I also managed to split some wood within the swing wing mechanism, which prevented a second test flight and test of the swing wings.
 

L Edge

Well-known member
#16
Had a successful maiden flight today, video below.


Thoughts:
-Having someone else launch it is a necessity
-I had a ton of control authority in pitch and roll, more than really necessary
-Balance was pretty close to neutral - the battery could be a bit farther forwards
-It had a tendency to "deep stall" (The tailplane loses effectiveness in the aerodynamic shadow of the main wing) which is evident on takeoff
-The burners were somewhat visible in daylight, they'll probably look better at dusk or night

I also managed to split some wood within the swing wing mechanism, which prevented a second test flight and test of the swing wings.

Well done!!! Two suggestions I would give you are:

1) Reduce the speed of the servo(s) as it translate back and forth. I set mine for 2 sec. Reason for that is reduces the chance of stripping gears in the servo if there is a bind. That was my problem.
2) First time you make the translation, put the plane in an arc and change the wing when there are very low G forces. It it binds initially, might have a chance to save it.

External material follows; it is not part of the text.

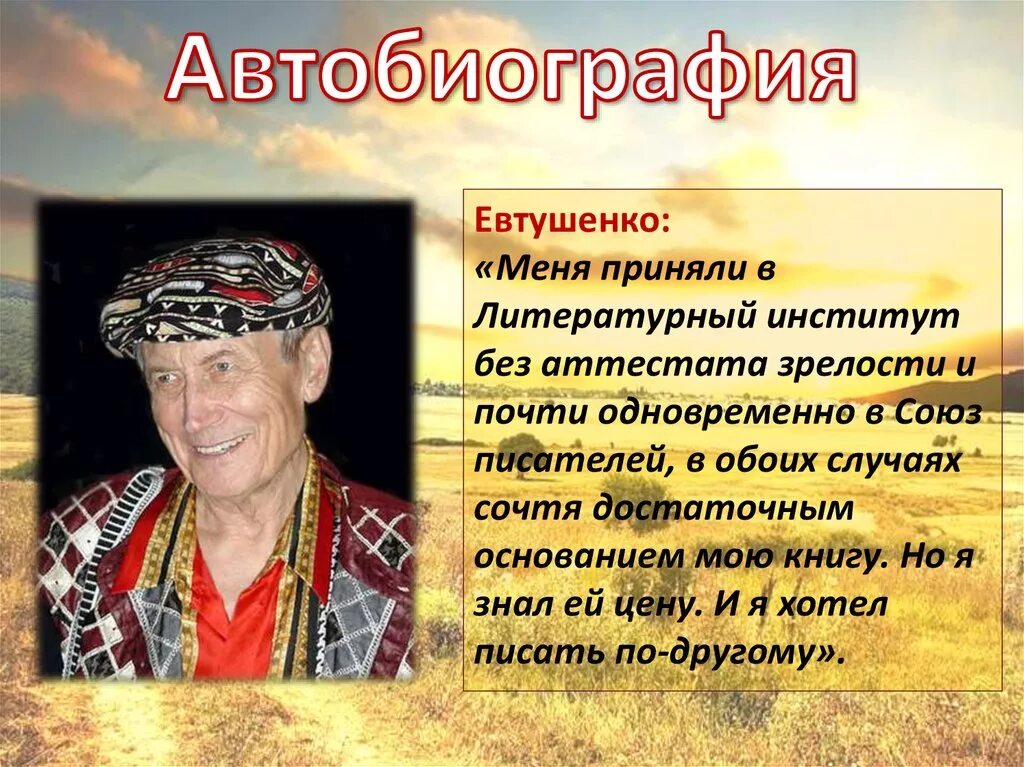 Автобиография

Евтушенко:
«Меня приняли в Литературный институт без аттестата зрелости и почти одновременно в Союз писателей, в обоих случаях сочтя достаточным основанием мою книгу. Но я знал ей цену. И я хотел писать по-другому».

Is your swing wing movement control by the throttle or just a switch? I used it both in going aft as well as forward motion. It gave me 45 degrees negative and 33 degrees positive. This can be done rather easily with a TX that has a graphic throttle curve.
 

Mr. Gandalf

Well-known member
#17
Had a successful maiden flight today, video below.


Thoughts:
-Having someone else launch it is a necessity
-I had a ton of control authority in pitch and roll, more than really necessary
-Balance was pretty close to neutral - the battery could be a bit farther forwards
-It had a tendency to "deep stall" (The tailplane loses effectiveness in the aerodynamic shadow of the main wing) which is evident on takeoff
-The burners were somewhat visible in daylight, they'll probably look better at dusk or night

I also managed to split some wood within the swing wing mechanism, which prevented a second test flight and test of the swing wings.
This is awesome! Excellent work!(y)
 

Pieliker96

Well-known member
#19
Well done!!! Two suggestions I would give you are:

1) Reduce the speed of the servo(s) as it translate back and forth. I set mine for 2 sec. Reason for that is reduces the chance of stripping gears in the servo if there is a bind. That was my problem.
2) First time you make the translation, put the plane in an arc and change the wing when there are very low G forces. It it binds initially, might have a chance to save it.

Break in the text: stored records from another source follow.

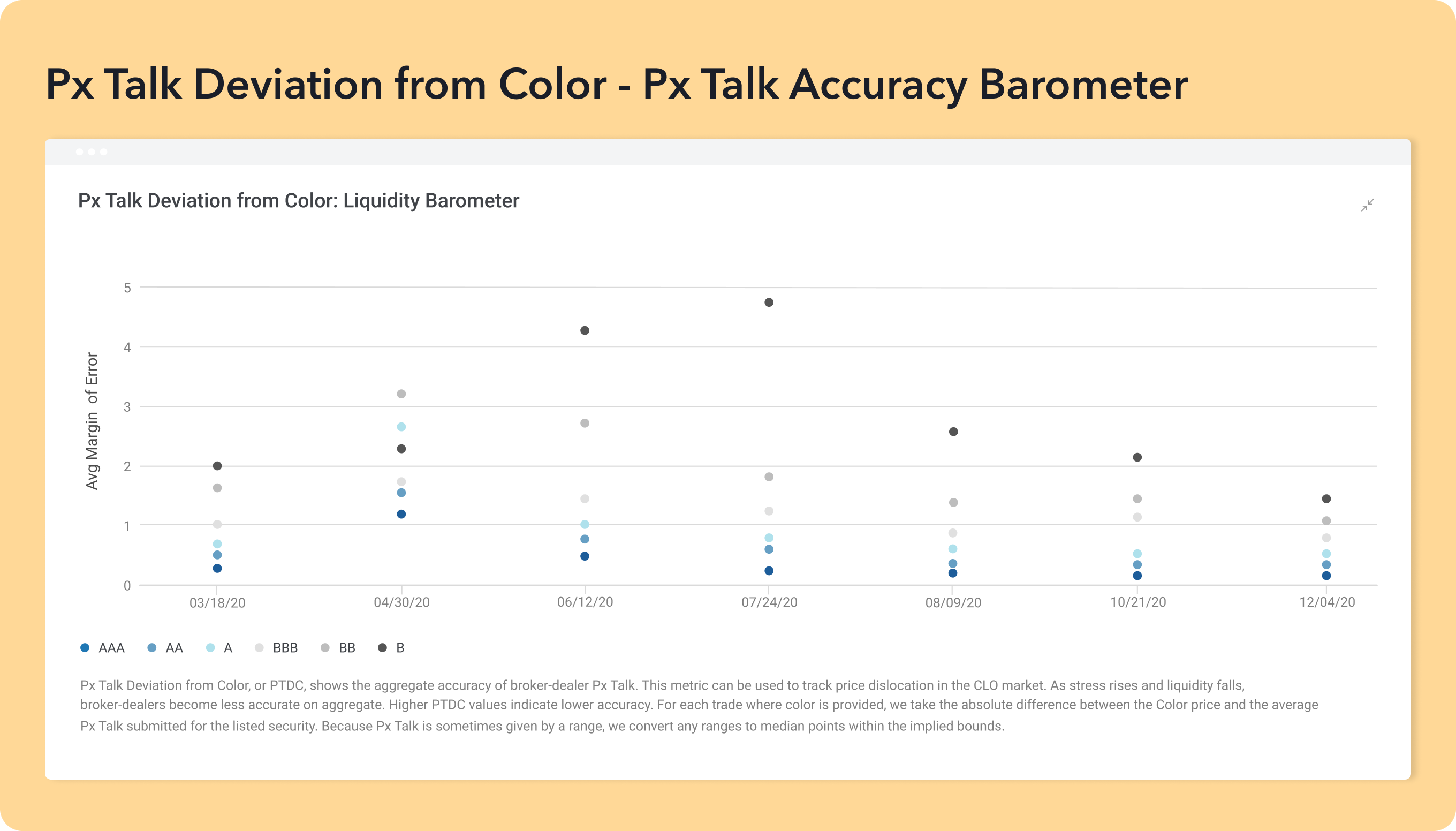 Px Talk Deviation from Color - Px Talk Accuracy Barometer

Px Talk Deviation from Color: Liquidity Barometer

Avg Margin of Error

5
4
3
2
1
0

03/18/20
04/30/20
06/12/20
07/24/20
08/09/20
10/21/20
12/04/20

AAA AA A BBB BB B

Px Talk Deviation from Color, or PTDC, shows the aggregate accuracy of broker-dealer Px Talk. This metric can be used to track price dislocation in the CLO market. As stress rises and liquidity falls, broker-dealers become less accurate on aggregate. Higher PTDC values indicate lower accuracy. For each trade where color is provided, we take the absolute difference between the Color price and the average Px Talk submitted for the listed security. Because Px Talk is sometimes given by a range, we convert any ranges to median points within the implied bounds.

Is your swing wing movement control by the throttle or just a switch? I used it both in going aft as well as forward motion. It gave me 45 degrees negative and 33 degrees positive. This can be done rather easily with a TX that has a graphic throttle curve.
It's a linear actuator that takes ~8 seconds to go through full stroke. I've got it on a 3-position switch which will allow me to ease into the wing sweep, which will be done in a stable configuration as you suggested.